Friday, September 28, 2007

Crazy Caribs/Mad Professor - Dancehall Dub

Crazy Caribs/Mad Professor - Dancehall Dub
Label - Ras/Ariwa
Released - 2004
Style - Digital Dub, Dancehall, Riddim, Lee Library

1. 50 Pence Dub
2. Bengali Dancehall Dub
3. Kunte In The Dancehall
4. Mandras Curry Dub
5. Eastern Delight
6. Ghetto Dub
7. Diwali Dub
8. Girl From Lahore
9. Pagwah Dub
10. Mashramani Dub
11. Bang Bang Lu Lu
12. Hard Channa
13. Baboo
14. Buxton Water

(From Reggae-Reviews dot com):
Dancehall Dub is exactly what the title implies: dubs of dancehall riddims. I'm surprised that such an album isn't more prevalent, but I guess conventional wisdom is that dub music has to be more rootsy in nature.
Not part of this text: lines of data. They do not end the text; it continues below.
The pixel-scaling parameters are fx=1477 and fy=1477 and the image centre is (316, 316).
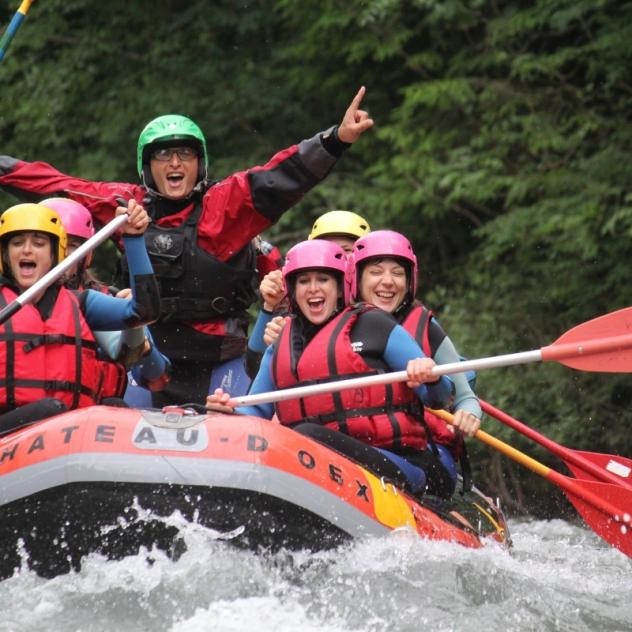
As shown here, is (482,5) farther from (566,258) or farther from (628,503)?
(628,503)

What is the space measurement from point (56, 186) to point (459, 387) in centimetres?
220

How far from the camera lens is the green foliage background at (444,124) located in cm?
1018

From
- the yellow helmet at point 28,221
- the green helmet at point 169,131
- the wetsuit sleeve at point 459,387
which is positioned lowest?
the wetsuit sleeve at point 459,387

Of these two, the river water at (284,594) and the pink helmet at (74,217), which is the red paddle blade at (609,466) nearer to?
the river water at (284,594)

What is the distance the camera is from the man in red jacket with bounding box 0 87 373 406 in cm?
657

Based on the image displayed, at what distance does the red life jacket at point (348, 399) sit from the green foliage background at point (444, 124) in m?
3.99

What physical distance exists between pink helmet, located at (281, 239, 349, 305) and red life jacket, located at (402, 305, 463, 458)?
1.35ft

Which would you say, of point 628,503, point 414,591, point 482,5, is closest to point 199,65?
point 482,5

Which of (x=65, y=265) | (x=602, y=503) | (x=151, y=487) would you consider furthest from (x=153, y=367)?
(x=602, y=503)

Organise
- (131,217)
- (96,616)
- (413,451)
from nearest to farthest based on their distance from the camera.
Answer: (96,616) < (131,217) < (413,451)

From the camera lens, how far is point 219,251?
666cm

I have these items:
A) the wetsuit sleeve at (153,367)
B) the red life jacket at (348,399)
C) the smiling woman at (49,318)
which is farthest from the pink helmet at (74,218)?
the red life jacket at (348,399)

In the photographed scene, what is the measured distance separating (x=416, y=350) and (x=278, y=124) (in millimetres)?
7323

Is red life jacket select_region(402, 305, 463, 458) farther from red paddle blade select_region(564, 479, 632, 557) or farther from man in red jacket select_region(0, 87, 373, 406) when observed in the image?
man in red jacket select_region(0, 87, 373, 406)
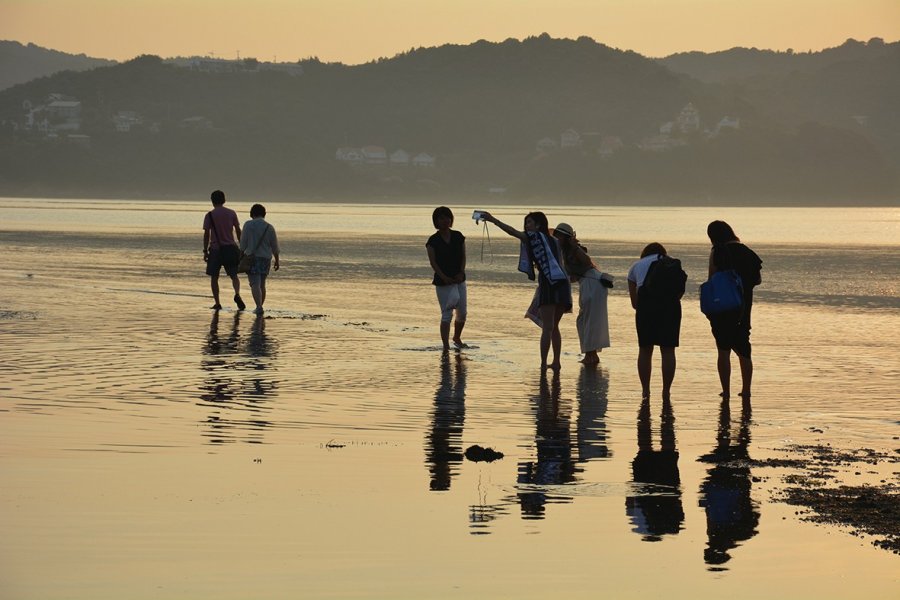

With the explosion in dancehall beats on the pop charts in recent years, however (beyond acts like Sean Paul and Wayne Wonder, you have non-reggae successes like No Doubt, Nina Sky, Pitbull, and Lumidee borrowing the dancehall stylee), an album like Dancehall Dub is a no-brainer. Although you might not be able to tell from the titles, many of these songs will be familiar, even to non-reggae fans. "Diwali Dub", of course, uses the Diwali riddim that supported Paul's "Get Busy" and Wonder's "No Letting Go" (plus a million and two other tracks), while "Bengali Dancehll Dub" is the Coolie Dance riddim that drove hits like Elephant Man's "Jook Gal", Mr. Vegas's "Pull Up", Pitbull's "Culo", and Nina Sky's "Move Yuh Body". Also, you may recognize "Pagwah Dub" from Kevin Lyttle's hit "Turn Me On". There's even "50 Pence Dub", which adapts 50 Cent's already Caribbean-flavored "P.I.M.P." into a dancehall cut. And if you're like me, you'll drive yourself mad trying to recall where you've heard the riddims on "Eastern Delight" and "Girl From Lahore". I'm not exactly sure who the "Crazy Caribs" behind Dancehall Dub are supposed to be, but they include big-name producers Mad Professor, Sly & Robbie, and Mafia & Fluxy. Mad Professor is the main force behind this project, releasing it on his Ariwa label and supposedly writing all of the tracks. I say "supposedly" because it's a known fact that Steven "Lenky" Marsden crafted the Diwali riddim, and I'm pretty sure he didn't have anything to do with the Kevin Lyttle or 50 Cent tracks, either, nor the Coolie Dance riddim. Basically, it sounds like the Professor took these beats, layered some bells and whistles (literally) on them, and claimed them as his own. Such is the mad, mad world of dancehall's "what's yours is mine" recycling riddim system. There's no doubt, though, that these rhythms are hot and enjoyable, and even though you might assume that digital dancehall beats have too sterile and repetitive a sound to sustain instrumentals, the top-notch producers and musicians here keep it all fresh and fun.

info - ???


Anonymous said...

Thanks a million!

XMP said...

a million your welcomes

Mush said...

Any chance of a Crazy Caribs re-up?! If yr still in the area, that is..
Many thanks for yer fine blog!

Anonymous said...

can u reup the ALBUM FAM. thanx a lot.